En Noviembre de 2006 en la revista Moneda y Crédito que entonces dirigía José Viñals organizamos un simposio bajo el título “Estabilidad monetaria y estabilidad financiera: ¿Armonía o conflicto?“. Desde entonces he recordado con frecuencia algunas conclusiones de destacados especialistas que participaron en el encuentro y que señalaban diversas razones por las que un exceso de estabilidad de la inflación podría alimentar la inestabilidad financiera. Hoy quiero referirme a una manifestación concreta de este conflicto que puede ser particularmente relevante para el diseño de la política monetaria en los años que se avecinan de necesario desendeudamiento.

El enorme nivel de deuda acumulado por familias y empresas no es sostenible y tiene que ser corregido de forma más o menos ordenada en un proceso cuyo impacto macroeconómico podemos anticipar analizando las secuelas de crisis precedentes. Tras la fase más aguda de la recesión nos espera otra en la que el afán por reducir la deuda va a dar lugar a una norma en la que el crecimiento del gasto será muy moderado y frágil. En este contexto es en el que cabe entender el debate actual sobre la conveniencia de modificar la estrategia de  objetivos de inflación que la mayoría de los bancos centrales siguen desde hace años. Al margen de medidas como la expansión cuantitativa del balance, y otras del mismo corte claramente diseñadas para momentos de emergencia en los que algunos segmentos del mercado financiero han dejado de funcionar, la cuestión es si en el medio plazo, cuando las economías recuperen algo parecido a la normalidad, la estabilidad de la inflación debe seguir siendo el objetivo más importante.

▶ **Datos proporcionados**
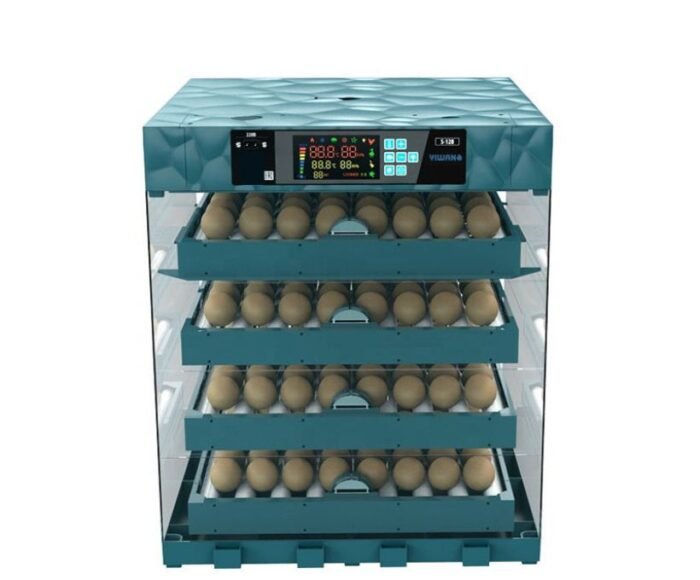 Incubadora 256 Huevos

▶ **Actividad**
Copia, por favor, el fragmento del texto sobre estabilidad monetaria y financiera que comienza con "En Noviembre de" y sigue hasta "de necesario desendeudamiento.", ambos incluidos.

▶ **Resultado del ejercicio**
En Noviembre de 2006 en la revista Moneda y Crédito que entonces dirigía José Viñals organizamos un simposio bajo el título “Estabilidad monetaria y estabilidad financiera: ¿Armonía o conflicto?“. Desde entonces he recordado con frecuencia algunas conclusiones de destacados especialistas que participaron en el encuentro y que señalaban diversas razones por las que un exceso de estabilidad de la inflación podría alimentar la inestabilidad financiera. Hoy quiero referirme a una manifestación concreta de este conflicto que puede ser particularmente relevante para el diseño de la política monetaria en los años que se avecinan de necesario desendeudamiento.